Lula aproveita desgaste de Trump e se prepara para eleição, dizem aliados
Segundo pessoas próximas, petista se antecipa à interferência americana na disputa presidencial

Ao embarcar em confronto aberto com Donald Trump, o presidente Luiz Inácio Lula da Silva (PT) se antecipa ao risco de uma interferência americana nas eleições deste ano e procura aproveitar o desgaste político enfrentado pelo colega por conta da guerra no Irã. A avaliação é feita nos bastidores por aliados próximos do Lula, que enxergam no movimento do presidente brasileiro uma espécie de “vacina” para a disputa nas urnas em outubro.
Embora tenha se acirrado diante da polêmica envolvendo o agente da PF (Polícia Federal) que atuou no caso do ex-deputado Alexandre Ramagem nos Estados Unidos, a tensão entre Lula e Trump teve início dias antes, com uma sucessão de discursos críticos do petista ao colega americano durante viagem oficial à Europa.
Segundo fontes próximas a Lula, o plano do petista é “tirar uma lasca” do desgaste sofrido por Trump por conta da guerra no Oriente Médio. O movimento do presidente brasileiro, segundo esses mesmos aliados, viabiliza uma aproximação do petista com governos europeus, fortemente impactados pela variação do petróleo no mercado internacional.

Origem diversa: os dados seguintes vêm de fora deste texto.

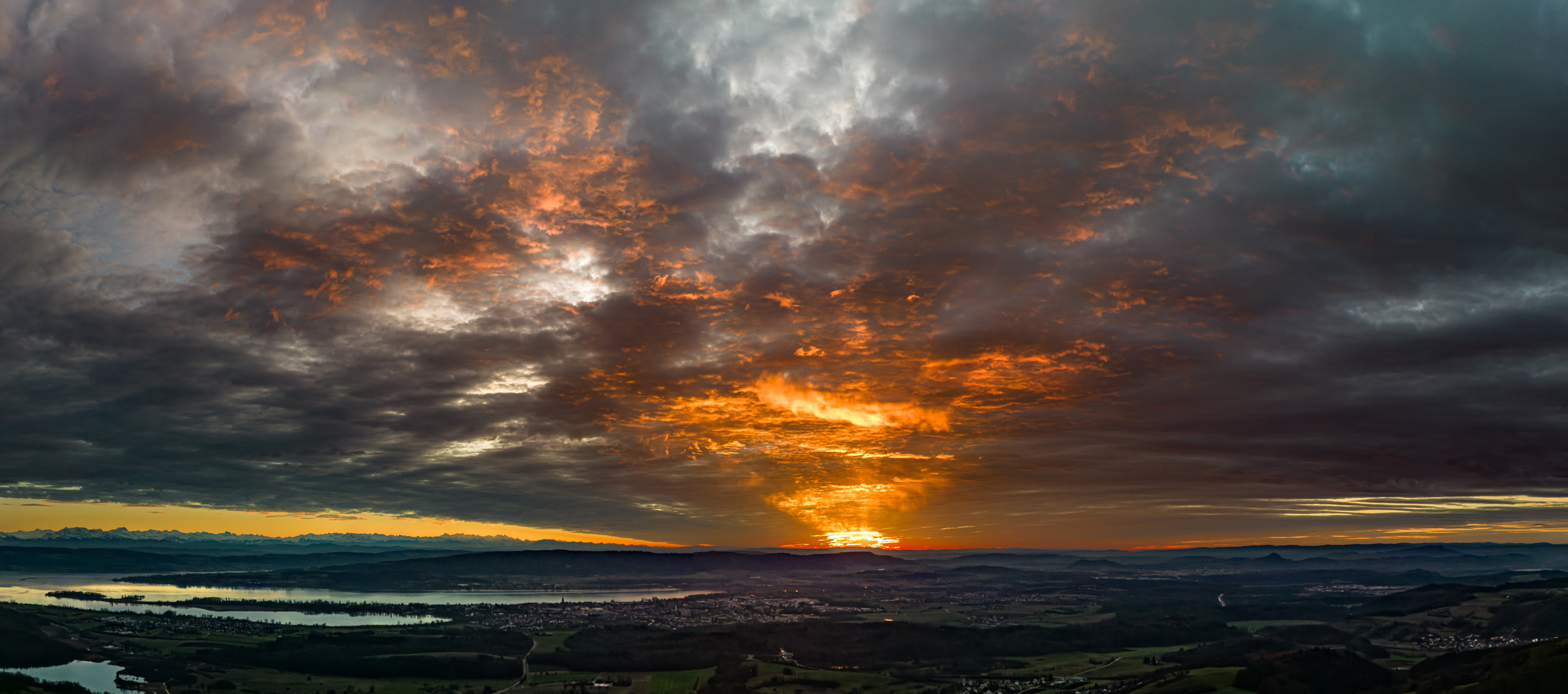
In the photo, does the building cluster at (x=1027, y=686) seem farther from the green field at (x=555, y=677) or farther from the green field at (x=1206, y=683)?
the green field at (x=555, y=677)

Ao reverberar críticas a Trump durante a viagem oficial, Lula, na visão de sua equipe, pavimenta o terreno para garantir o apoio de chefes de Estado europeus mais adiante, caso o americano tente interferir na eleição brasileira em favor do rival Flávio Bolsonaro (PL).

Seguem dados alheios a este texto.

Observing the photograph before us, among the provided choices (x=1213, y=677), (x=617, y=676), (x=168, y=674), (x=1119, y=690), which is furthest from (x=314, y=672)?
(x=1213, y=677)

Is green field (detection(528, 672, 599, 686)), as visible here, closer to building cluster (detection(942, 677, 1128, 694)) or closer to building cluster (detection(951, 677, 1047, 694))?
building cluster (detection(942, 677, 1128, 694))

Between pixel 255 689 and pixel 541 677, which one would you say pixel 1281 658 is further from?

Segundo fontes, a decisão do governo Trump de determinar que o delegado da Polícia Federal Marcelo Ivo deixasse o país, sob alegação de que teria tentado manipular o sistema de imigração americano, é mais um exemplo do que pode vir pela frente no período eleitoral.

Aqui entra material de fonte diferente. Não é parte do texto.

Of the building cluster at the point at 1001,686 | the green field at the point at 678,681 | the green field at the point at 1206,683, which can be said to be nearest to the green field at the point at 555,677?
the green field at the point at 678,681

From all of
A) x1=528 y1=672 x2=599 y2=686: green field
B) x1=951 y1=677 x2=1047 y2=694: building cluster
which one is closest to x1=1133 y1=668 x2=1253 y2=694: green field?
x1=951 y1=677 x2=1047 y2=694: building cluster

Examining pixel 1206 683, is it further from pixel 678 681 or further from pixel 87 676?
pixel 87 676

No Palácio do Planalto, o caso acaba trazendo de volta ao debate político o tema da defesa da soberania nacional. O embate com Trump por conta do tarifaço imposto pelos Estados Unidos contribuiu à época para dar um respiro para Lula, diante da crise de popularidade vivida pelo presidente.
Lula e Trump chegaram a protagonizar alguns meses de lua-de-mel, inclusive com a promessa de um encontro presencial na Casa Branca. Mas as conversas foram para a gaveta desde a eclosão do conflito no Oriente Médio.
Na visão de aliados, Lula tende a ver poucos frutos da “química” com Trump. Portanto, afirmam, vale mais o presidente buscar desde já apoio de outras nações frente ao governo americano.
O atual cenário, reforçam esses interlocutores, também permite a Lula retomar o tema da defesa da soberania nacional, que lá atrás já contribuiu para melhorar o desempenho do presidente junto à opinião pública.